- **EXERCISE AIM**: Reproduce the listing word for word, from the line containing "Taking a look" through the end of the listing, including both of those lines.

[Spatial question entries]
* * * * * * *
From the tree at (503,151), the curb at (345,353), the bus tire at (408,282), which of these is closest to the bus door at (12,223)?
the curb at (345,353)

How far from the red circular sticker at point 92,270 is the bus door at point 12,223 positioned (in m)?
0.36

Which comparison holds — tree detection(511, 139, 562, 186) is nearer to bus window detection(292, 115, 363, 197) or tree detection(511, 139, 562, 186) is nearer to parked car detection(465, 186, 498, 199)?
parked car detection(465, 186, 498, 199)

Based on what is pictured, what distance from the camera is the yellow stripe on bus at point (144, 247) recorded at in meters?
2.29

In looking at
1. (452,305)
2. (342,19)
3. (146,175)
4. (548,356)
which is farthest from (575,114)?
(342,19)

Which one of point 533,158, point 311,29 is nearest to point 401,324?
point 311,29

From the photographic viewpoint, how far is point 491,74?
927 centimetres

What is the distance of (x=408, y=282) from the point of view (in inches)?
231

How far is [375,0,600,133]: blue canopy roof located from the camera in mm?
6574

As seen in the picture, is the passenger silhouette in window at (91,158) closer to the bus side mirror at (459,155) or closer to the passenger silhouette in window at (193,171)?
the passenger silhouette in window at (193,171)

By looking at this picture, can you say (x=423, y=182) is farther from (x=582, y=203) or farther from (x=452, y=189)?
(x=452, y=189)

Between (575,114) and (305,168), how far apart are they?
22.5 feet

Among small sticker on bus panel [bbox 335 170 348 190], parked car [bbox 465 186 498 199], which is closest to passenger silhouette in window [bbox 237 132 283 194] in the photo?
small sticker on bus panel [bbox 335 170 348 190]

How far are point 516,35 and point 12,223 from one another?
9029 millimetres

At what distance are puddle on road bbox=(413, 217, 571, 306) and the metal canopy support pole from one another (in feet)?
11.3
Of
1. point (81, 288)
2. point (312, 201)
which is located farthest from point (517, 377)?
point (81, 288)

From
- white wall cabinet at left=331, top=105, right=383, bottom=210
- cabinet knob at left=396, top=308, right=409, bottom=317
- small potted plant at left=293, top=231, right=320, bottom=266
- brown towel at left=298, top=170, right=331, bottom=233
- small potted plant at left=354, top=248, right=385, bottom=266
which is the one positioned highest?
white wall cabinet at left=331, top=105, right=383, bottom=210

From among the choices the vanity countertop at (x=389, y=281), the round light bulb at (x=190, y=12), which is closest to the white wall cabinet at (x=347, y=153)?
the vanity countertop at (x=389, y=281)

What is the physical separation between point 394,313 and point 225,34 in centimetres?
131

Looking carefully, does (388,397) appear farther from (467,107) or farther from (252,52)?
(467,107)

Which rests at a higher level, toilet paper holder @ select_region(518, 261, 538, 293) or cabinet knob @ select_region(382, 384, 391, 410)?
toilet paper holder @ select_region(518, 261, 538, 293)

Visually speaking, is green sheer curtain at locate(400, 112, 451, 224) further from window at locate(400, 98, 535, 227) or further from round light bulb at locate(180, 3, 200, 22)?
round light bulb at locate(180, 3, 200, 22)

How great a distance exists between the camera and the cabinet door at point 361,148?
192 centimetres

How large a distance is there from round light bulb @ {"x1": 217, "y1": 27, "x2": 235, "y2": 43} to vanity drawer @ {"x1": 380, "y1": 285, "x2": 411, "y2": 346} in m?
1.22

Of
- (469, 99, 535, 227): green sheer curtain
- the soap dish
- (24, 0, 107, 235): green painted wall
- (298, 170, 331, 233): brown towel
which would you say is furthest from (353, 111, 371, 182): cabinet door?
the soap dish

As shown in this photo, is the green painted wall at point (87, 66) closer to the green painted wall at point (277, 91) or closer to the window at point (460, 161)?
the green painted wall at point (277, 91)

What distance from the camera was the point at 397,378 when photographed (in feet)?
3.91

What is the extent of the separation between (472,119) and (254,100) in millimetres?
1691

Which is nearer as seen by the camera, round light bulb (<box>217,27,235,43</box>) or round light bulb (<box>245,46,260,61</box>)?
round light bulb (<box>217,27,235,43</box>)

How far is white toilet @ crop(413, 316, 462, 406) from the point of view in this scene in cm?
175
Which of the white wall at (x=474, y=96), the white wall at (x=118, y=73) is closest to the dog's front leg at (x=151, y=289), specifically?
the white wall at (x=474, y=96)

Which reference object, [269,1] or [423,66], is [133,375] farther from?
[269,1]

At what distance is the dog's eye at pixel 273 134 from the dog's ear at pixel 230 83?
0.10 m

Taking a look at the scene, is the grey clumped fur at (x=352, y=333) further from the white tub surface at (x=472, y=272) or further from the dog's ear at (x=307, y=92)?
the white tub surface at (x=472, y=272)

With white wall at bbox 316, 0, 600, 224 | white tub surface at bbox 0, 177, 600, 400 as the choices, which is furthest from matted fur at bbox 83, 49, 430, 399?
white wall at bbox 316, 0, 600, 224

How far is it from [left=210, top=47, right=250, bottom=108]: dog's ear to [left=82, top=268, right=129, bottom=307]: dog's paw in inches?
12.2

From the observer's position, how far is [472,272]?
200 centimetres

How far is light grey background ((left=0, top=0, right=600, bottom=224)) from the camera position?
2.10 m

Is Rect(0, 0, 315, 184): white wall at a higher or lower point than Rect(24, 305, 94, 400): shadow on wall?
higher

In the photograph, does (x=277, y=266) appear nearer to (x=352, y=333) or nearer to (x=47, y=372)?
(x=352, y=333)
* * * * * * *
- **EXERCISE RESULT**:
Taking a look at the scene, is the grey clumped fur at (x=352, y=333) further from the white tub surface at (x=472, y=272) or further from the dog's ear at (x=307, y=92)?
the white tub surface at (x=472, y=272)

With white wall at bbox 316, 0, 600, 224 | white tub surface at bbox 0, 177, 600, 400 as the choices, which is furthest from matted fur at bbox 83, 49, 430, 399?
white wall at bbox 316, 0, 600, 224

How far is it from [left=210, top=47, right=250, bottom=108]: dog's ear to [left=82, top=268, right=129, bottom=307]: dog's paw in inches?
12.2

From the observer's position, how far is [472,272]?
200 centimetres

How far is light grey background ((left=0, top=0, right=600, bottom=224)) from the camera position?
2.10 m

Is Rect(0, 0, 315, 184): white wall at a higher or lower point than Rect(24, 305, 94, 400): shadow on wall?
higher

In the photograph, does (x=277, y=266) appear nearer to (x=352, y=333) or nearer to (x=47, y=372)?
(x=352, y=333)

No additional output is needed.